(Directions): Reproduce the forum thread about Epic broadheads in full, word for word.

# Epic Broadheads



## ForkhornKiiller9000 (Jul 27, 2009)

Was wondering if anyone else has this problem. I was out shooting the epics and they were doing great. they had an awsome cutting diamater but unfortiunaly i had shot one and it went low and hit the grass bounced up and hit the target. once i got to it and pulled it out one of the blades had broken off and the tip looked like a bullet it mushroomed cool looking but now its done. so i was wondering if anyone else had this experience or if this is a flouk. or are these just a one shot wonder.


----------



## jahan (Sep 7, 2007)

I have hit metal with them and never had the tip mushroom. I have had the top slip over the set screw and take out the blades in practice mode, when I talked to the EPEK boys they told me to not put the set screw all the way in, leave it so it sticks above the outside sleeve a little and it will prevent that from happening again. In fact, I believe they posted it on here, but it may of been before you were a member. Sorry to hear about that issue, I would contact either EPEK or Elk22 and I am sure they will help you out.


----------



## fixed blade XC-3 (Sep 11, 2007)

If you ask me all broadheads are "one shot wonders". After I've shot them at a target or animal I would never shoot them again at another animal. Maybe a target but not an animal.


----------



## inbowrange (Sep 11, 2007)

This year on the deer hunt I shot at a buck first thing opening morning and went under him. I found the arrow and took it back to camp to clean it up. One blade had two nicks in it and once all the dirt was washed off it work like new. I even used it on the deer I eventually got that night, good entrance and exit holes and blood spraying everywhere.


----------



## HOGAN (Sep 8, 2007)

sounds as if your head opened up in flight. o-ring was not in place.


----------



## SaltLakeArcher (Feb 23, 2009)

(Records shown):
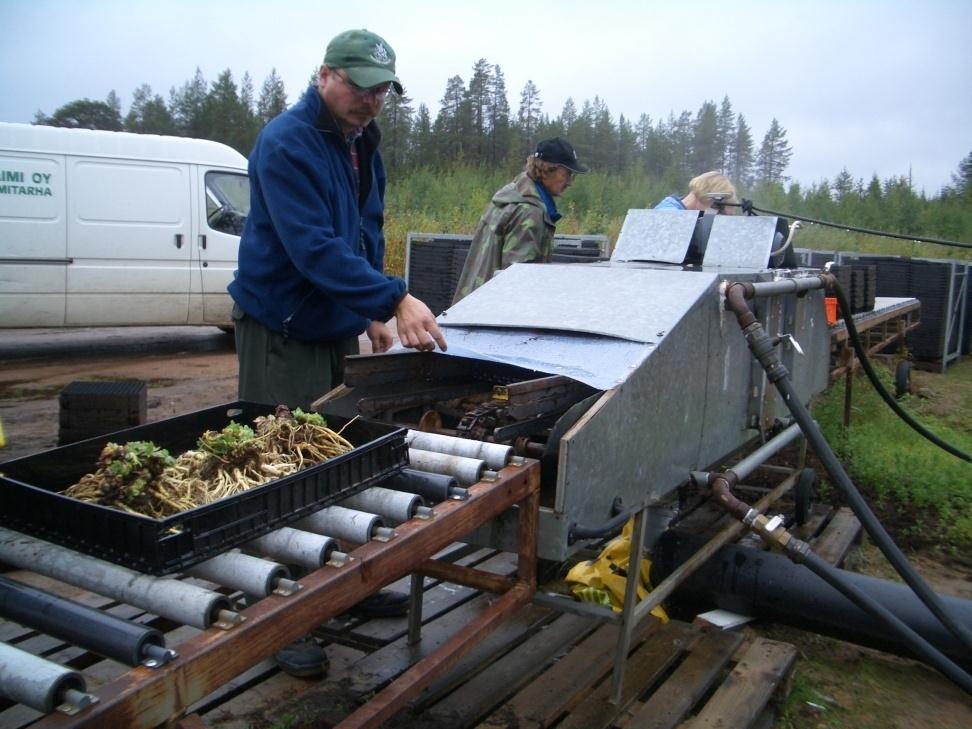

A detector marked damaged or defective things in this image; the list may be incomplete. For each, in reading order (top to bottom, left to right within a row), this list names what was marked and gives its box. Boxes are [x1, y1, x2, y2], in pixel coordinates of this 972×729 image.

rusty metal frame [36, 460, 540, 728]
* * *
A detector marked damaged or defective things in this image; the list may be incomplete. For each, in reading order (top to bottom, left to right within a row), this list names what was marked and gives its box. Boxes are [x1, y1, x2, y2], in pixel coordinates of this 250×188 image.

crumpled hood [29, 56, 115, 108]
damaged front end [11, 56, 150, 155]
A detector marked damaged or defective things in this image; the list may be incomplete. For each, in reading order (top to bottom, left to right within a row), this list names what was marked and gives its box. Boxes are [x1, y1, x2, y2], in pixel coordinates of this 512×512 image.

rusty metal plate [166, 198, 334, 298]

(Exercise result):
# Epic Broadheads



## ForkhornKiiller9000 (Jul 27, 2009)

Was wondering if anyone else has this problem. I was out shooting the epics and they were doing great. they had an awsome cutting diamater but unfortiunaly i had shot one and it went low and hit the grass bounced up and hit the target. once i got to it and pulled it out one of the blades had broken off and the tip looked like a bullet it mushroomed cool looking but now its done. so i was wondering if anyone else had this experience or if this is a flouk. or are these just a one shot wonder.


----------



## jahan (Sep 7, 2007)

I have hit metal with them and never had the tip mushroom. I have had the top slip over the set screw and take out the blades in practice mode, when I talked to the EPEK boys they told me to not put the set screw all the way in, leave it so it sticks above the outside sleeve a little and it will prevent that from happening again. In fact, I believe they posted it on here, but it may of been before you were a member. Sorry to hear about that issue, I would contact either EPEK or Elk22 and I am sure they will help you out.


----------



## fixed blade XC-3 (Sep 11, 2007)

If you ask me all broadheads are "one shot wonders". After I've shot them at a target or animal I would never shoot them again at another animal. Maybe a target but not an animal.


----------



## inbowrange (Sep 11, 2007)

This year on the deer hunt I shot at a buck first thing opening morning and went under him. I found the arrow and took it back to camp to clean it up. One blade had two nicks in it and once all the dirt was washed off it work like new. I even used it on the deer I eventually got that night, good entrance and exit holes and blood spraying everywhere.


----------



## HOGAN (Sep 8, 2007)

sounds as if your head opened up in flight. o-ring was not in place.


----------



## SaltLakeArcher (Feb 23, 2009)